-- EXERCISE REQUIREMENTS --
Give the data again exactly, from its opening line through the line in which "Vietnam;Lao, site loc_0251, 2018-12-17" appears.
START DATA
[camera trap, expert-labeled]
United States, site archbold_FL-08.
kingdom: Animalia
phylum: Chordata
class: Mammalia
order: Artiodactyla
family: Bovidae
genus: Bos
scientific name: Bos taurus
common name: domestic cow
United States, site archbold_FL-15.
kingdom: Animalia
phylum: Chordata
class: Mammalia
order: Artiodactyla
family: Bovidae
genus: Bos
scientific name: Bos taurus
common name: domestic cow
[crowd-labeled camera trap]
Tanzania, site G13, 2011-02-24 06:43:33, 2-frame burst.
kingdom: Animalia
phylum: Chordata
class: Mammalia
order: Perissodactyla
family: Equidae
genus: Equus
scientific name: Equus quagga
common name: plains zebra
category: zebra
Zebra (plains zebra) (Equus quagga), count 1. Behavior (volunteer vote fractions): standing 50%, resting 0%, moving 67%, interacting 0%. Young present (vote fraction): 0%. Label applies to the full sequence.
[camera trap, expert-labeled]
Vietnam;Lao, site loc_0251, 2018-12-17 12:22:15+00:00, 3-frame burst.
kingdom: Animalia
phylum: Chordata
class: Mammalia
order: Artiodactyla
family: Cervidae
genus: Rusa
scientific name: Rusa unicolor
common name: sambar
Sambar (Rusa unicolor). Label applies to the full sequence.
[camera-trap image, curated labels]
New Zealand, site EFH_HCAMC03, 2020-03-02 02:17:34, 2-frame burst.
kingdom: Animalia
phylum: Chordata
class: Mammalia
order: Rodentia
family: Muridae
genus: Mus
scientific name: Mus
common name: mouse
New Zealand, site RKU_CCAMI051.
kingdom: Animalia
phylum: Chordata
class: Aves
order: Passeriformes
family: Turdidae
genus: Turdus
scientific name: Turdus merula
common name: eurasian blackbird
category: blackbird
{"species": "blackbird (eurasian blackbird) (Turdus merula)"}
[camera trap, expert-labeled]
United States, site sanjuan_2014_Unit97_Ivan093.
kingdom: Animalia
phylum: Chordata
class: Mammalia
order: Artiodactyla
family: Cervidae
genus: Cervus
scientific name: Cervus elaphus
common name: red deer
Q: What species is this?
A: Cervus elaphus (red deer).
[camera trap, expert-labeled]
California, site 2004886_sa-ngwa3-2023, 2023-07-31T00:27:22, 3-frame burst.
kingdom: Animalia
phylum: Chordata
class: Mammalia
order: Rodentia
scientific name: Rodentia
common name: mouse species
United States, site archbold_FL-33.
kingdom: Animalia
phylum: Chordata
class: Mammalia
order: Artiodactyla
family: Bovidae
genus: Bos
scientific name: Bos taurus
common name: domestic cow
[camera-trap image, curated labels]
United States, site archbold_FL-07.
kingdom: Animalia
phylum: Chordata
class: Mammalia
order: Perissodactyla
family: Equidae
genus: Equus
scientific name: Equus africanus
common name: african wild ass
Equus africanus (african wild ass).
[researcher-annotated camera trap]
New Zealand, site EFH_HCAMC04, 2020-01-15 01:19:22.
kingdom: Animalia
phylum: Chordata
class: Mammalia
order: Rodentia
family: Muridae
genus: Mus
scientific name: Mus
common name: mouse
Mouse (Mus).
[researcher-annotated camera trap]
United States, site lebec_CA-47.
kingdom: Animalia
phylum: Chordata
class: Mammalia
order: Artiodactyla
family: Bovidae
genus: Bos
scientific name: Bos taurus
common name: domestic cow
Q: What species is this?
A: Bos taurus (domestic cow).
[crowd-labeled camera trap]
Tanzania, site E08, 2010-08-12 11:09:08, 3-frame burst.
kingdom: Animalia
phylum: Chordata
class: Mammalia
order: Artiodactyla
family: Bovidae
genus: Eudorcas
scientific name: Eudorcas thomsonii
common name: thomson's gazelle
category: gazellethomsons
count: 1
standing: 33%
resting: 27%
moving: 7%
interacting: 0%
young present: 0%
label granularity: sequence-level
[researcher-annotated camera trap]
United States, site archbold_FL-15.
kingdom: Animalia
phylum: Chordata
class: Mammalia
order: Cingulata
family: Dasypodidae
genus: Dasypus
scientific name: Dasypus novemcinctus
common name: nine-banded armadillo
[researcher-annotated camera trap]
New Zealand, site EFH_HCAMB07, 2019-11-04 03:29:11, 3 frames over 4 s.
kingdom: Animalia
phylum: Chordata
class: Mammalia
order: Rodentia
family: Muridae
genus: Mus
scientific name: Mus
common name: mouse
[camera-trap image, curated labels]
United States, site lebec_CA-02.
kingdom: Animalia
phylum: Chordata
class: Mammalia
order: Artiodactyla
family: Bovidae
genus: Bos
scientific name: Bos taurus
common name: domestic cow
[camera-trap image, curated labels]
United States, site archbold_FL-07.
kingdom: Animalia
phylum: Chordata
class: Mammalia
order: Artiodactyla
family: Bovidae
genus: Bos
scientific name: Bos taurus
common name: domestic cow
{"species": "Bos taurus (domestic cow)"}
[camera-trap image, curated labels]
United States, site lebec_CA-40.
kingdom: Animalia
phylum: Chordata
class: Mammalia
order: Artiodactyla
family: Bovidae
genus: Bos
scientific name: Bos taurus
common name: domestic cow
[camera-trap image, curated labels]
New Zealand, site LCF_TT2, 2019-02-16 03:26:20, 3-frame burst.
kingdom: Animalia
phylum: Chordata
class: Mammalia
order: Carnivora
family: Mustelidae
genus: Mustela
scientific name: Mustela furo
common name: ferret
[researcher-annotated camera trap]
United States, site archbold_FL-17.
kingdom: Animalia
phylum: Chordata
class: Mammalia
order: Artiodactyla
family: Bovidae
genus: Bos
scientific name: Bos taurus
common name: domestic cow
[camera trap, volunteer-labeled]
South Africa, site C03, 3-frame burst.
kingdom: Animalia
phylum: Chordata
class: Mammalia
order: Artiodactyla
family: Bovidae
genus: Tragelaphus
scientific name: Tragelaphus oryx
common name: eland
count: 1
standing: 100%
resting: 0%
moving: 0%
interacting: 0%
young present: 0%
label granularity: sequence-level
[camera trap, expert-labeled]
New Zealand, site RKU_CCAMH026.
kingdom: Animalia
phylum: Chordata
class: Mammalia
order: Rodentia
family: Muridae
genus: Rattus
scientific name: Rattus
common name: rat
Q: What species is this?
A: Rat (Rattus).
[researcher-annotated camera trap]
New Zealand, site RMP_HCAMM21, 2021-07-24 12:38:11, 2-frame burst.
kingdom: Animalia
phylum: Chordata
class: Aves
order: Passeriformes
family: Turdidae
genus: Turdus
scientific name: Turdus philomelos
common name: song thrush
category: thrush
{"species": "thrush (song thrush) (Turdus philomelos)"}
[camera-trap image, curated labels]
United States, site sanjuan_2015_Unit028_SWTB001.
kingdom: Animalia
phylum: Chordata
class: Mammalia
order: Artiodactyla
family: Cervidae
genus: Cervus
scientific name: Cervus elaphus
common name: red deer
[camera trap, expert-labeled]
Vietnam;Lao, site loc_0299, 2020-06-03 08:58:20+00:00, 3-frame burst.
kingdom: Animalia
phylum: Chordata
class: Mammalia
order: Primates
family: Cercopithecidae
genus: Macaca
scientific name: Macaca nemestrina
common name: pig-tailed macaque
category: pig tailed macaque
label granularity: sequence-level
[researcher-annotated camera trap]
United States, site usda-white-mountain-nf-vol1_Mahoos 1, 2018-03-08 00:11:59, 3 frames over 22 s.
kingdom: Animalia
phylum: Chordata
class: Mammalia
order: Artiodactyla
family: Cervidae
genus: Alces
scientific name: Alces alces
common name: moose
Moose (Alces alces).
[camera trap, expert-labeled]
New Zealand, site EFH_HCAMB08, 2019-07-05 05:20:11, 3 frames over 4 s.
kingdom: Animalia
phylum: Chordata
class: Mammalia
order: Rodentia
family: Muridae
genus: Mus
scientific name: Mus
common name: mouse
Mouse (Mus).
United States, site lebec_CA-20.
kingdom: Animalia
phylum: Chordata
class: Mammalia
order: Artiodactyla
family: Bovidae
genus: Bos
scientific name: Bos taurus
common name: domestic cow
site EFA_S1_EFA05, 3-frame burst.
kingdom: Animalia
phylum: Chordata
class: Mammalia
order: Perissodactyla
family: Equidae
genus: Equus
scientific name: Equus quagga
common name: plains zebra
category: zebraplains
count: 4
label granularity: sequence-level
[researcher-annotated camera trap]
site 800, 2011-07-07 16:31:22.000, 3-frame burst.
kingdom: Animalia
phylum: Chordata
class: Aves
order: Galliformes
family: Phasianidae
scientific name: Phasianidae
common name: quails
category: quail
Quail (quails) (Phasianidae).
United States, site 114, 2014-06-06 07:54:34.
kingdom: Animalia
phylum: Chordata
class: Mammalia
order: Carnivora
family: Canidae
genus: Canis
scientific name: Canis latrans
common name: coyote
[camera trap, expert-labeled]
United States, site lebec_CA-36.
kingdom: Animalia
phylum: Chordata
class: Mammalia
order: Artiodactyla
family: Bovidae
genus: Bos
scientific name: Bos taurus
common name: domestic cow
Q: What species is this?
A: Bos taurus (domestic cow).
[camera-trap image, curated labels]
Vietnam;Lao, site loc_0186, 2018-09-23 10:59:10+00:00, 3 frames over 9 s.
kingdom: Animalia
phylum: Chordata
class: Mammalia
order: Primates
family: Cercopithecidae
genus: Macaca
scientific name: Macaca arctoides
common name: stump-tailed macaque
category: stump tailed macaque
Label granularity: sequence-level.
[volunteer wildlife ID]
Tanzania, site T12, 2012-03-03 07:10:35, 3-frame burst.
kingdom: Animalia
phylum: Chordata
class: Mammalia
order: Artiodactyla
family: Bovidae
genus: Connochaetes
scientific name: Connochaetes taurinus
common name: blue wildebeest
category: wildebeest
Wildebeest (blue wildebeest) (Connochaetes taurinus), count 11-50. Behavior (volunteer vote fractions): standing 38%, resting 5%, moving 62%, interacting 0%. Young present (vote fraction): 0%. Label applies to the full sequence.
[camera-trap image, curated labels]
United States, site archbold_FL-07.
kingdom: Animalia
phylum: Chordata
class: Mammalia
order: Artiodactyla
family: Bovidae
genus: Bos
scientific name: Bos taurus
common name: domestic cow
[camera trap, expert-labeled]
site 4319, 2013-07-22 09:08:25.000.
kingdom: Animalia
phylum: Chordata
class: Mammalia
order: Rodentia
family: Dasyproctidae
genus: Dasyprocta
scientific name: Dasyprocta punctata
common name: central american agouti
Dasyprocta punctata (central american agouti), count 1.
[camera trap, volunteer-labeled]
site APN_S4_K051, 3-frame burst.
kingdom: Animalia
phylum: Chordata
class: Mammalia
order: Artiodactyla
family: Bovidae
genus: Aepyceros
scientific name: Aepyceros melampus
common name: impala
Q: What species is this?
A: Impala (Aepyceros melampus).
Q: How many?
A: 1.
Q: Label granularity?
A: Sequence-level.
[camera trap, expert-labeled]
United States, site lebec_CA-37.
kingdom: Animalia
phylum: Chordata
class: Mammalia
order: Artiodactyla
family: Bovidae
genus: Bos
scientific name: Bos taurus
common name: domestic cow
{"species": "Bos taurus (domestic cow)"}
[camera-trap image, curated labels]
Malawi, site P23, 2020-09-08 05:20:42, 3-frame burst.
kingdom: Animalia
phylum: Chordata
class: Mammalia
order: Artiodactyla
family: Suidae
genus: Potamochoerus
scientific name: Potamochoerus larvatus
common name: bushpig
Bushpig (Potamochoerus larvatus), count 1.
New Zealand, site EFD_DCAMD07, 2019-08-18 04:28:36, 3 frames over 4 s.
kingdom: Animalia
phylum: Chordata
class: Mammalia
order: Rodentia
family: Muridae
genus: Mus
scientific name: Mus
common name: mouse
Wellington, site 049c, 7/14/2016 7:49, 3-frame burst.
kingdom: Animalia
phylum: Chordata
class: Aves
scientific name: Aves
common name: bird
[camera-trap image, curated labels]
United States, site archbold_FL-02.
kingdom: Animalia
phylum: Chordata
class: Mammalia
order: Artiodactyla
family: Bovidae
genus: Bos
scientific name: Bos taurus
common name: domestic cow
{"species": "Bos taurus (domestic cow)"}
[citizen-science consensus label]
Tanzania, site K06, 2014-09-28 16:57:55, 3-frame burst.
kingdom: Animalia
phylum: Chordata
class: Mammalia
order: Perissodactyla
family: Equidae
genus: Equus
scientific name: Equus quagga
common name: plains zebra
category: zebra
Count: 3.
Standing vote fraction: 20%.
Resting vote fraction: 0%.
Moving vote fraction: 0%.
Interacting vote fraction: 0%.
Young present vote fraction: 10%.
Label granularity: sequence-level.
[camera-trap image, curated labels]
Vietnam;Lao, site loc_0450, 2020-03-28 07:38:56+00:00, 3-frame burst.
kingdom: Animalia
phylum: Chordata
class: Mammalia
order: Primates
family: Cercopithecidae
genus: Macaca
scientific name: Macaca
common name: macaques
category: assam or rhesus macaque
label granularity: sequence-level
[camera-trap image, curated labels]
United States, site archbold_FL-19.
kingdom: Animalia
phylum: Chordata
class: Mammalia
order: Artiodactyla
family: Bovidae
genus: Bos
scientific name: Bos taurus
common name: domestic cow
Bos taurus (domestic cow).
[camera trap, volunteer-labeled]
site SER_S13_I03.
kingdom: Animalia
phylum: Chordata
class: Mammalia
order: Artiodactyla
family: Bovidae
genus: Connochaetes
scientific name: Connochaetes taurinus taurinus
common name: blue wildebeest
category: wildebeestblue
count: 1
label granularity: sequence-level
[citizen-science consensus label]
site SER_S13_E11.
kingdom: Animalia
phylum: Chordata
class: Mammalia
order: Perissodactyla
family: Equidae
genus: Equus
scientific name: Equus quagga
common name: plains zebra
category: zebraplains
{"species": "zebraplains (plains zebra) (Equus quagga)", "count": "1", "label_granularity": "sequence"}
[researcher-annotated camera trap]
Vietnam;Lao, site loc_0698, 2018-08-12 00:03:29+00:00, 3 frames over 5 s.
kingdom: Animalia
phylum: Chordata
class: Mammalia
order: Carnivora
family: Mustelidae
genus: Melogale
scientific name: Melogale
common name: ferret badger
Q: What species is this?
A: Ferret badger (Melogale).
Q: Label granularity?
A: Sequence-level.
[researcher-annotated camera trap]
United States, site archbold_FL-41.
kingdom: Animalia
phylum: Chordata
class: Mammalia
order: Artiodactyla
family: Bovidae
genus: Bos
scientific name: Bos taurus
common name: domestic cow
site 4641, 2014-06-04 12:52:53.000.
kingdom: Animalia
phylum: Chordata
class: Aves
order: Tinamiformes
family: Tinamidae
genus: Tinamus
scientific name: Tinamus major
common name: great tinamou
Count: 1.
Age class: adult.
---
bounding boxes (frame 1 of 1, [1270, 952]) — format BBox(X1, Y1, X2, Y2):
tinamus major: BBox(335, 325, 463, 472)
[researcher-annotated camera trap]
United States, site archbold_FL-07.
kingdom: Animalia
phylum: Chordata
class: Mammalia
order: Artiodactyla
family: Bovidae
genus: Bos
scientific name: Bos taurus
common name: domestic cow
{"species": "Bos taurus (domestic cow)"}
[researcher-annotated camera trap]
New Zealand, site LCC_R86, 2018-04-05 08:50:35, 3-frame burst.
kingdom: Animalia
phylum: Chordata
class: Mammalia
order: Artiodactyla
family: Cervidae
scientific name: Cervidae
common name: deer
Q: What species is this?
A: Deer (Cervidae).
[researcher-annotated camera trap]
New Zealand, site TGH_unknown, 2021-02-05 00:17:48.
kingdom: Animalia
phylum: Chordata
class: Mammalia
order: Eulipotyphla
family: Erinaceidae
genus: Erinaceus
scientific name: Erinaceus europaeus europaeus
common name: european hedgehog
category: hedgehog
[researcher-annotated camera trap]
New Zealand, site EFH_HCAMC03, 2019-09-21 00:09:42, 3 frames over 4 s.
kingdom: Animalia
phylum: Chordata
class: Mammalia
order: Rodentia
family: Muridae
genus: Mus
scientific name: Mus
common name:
END DATA
-- ANSWER SPACE --
[camera trap, expert-labeled]
United States, site archbold_FL-08.
kingdom: Animalia
phylum: Chordata
class: Mammalia
order: Artiodactyla
family: Bovidae
genus: Bos
scientific name: Bos taurus
common name: domestic cow
United States, site archbold_FL-15.
kingdom: Animalia
phylum: Chordata
class: Mammalia
order: Artiodactyla
family: Bovidae
genus: Bos
scientific name: Bos taurus
common name: domestic cow
[crowd-labeled camera trap]
Tanzania, site G13, 2011-02-24 06:43:33, 2-frame burst.
kingdom: Animalia
phylum: Chordata
class: Mammalia
order: Perissodactyla
family: Equidae
genus: Equus
scientific name: Equus quagga
common name: plains zebra
category: zebra
Zebra (plains zebra) (Equus quagga), count 1. Behavior (volunteer vote fractions): standing 50%, resting 0%, moving 67%, interacting 0%. Young present (vote fraction): 0%. Label applies to the full sequence.
[camera trap, expert-labeled]
Vietnam;Lao, site loc_0251, 2018-12-17 12:22:15+00:00, 3-frame burst.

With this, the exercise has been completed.